SHORT TASK:
Update the records below by replacing "railway track" with "train track" at every occurrence, leaving all other text unchanged.

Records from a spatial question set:
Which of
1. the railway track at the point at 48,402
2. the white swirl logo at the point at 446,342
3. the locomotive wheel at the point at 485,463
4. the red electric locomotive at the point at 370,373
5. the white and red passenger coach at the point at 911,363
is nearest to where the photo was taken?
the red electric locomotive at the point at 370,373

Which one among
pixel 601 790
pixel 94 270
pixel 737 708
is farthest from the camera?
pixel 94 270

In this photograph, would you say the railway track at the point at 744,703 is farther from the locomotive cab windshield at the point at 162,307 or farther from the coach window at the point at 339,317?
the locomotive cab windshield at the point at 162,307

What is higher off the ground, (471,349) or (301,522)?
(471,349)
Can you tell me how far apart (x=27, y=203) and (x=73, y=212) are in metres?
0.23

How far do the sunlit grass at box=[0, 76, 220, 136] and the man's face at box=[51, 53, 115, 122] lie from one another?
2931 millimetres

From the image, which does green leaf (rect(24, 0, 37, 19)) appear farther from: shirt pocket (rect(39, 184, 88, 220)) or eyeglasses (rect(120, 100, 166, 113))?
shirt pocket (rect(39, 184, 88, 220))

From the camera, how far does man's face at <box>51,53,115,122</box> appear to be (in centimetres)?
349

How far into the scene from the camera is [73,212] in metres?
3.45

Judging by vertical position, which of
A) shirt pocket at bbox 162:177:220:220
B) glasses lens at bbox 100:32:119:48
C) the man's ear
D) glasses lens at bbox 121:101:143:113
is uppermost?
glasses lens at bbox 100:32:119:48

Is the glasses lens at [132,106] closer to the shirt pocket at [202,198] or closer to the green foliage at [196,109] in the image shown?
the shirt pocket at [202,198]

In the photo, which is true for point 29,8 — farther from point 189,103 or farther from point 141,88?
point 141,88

FINISHED EXERCISE:
Which of
1. the train track at the point at 48,402
2. the white swirl logo at the point at 446,342
3. the locomotive wheel at the point at 485,463
4. the red electric locomotive at the point at 370,373
5. the white and red passenger coach at the point at 911,363
is nearest to where the photo was taken?
the red electric locomotive at the point at 370,373

Which one among
pixel 601 790
pixel 94 270
pixel 737 708
is farthest from the camera?
pixel 94 270

In this photograph, would you say the train track at the point at 744,703 is farther from the locomotive cab windshield at the point at 162,307 or farther from the coach window at the point at 339,317?
the locomotive cab windshield at the point at 162,307

What is higher off the ground, (471,349) or (301,522)?
(471,349)
Can you tell me how far apart (x=27, y=203) and (x=73, y=212) are in metres?
0.23

How far do the sunlit grass at box=[0, 76, 220, 136] and the man's face at box=[51, 53, 115, 122] lie from one another?
2931 millimetres

From the image, which does green leaf (rect(24, 0, 37, 19)) appear farther from: shirt pocket (rect(39, 184, 88, 220)) or eyeglasses (rect(120, 100, 166, 113))?
shirt pocket (rect(39, 184, 88, 220))

From the camera, how far does man's face at <box>51,53,115,122</box> appear to be (in centimetres)?
349

How far into the scene from the camera is [73,212] in metres?
3.45

Judging by vertical position, which of
A) shirt pocket at bbox 162:177:220:220
B) glasses lens at bbox 100:32:119:48
C) the man's ear
D) glasses lens at bbox 121:101:143:113
is uppermost?
glasses lens at bbox 100:32:119:48

Is the glasses lens at [132,106] closer to the shirt pocket at [202,198] or closer to the green foliage at [196,109] in the image shown?
the shirt pocket at [202,198]

In the photo, which is true for point 29,8 — farther from point 189,103 or farther from point 141,88?
point 141,88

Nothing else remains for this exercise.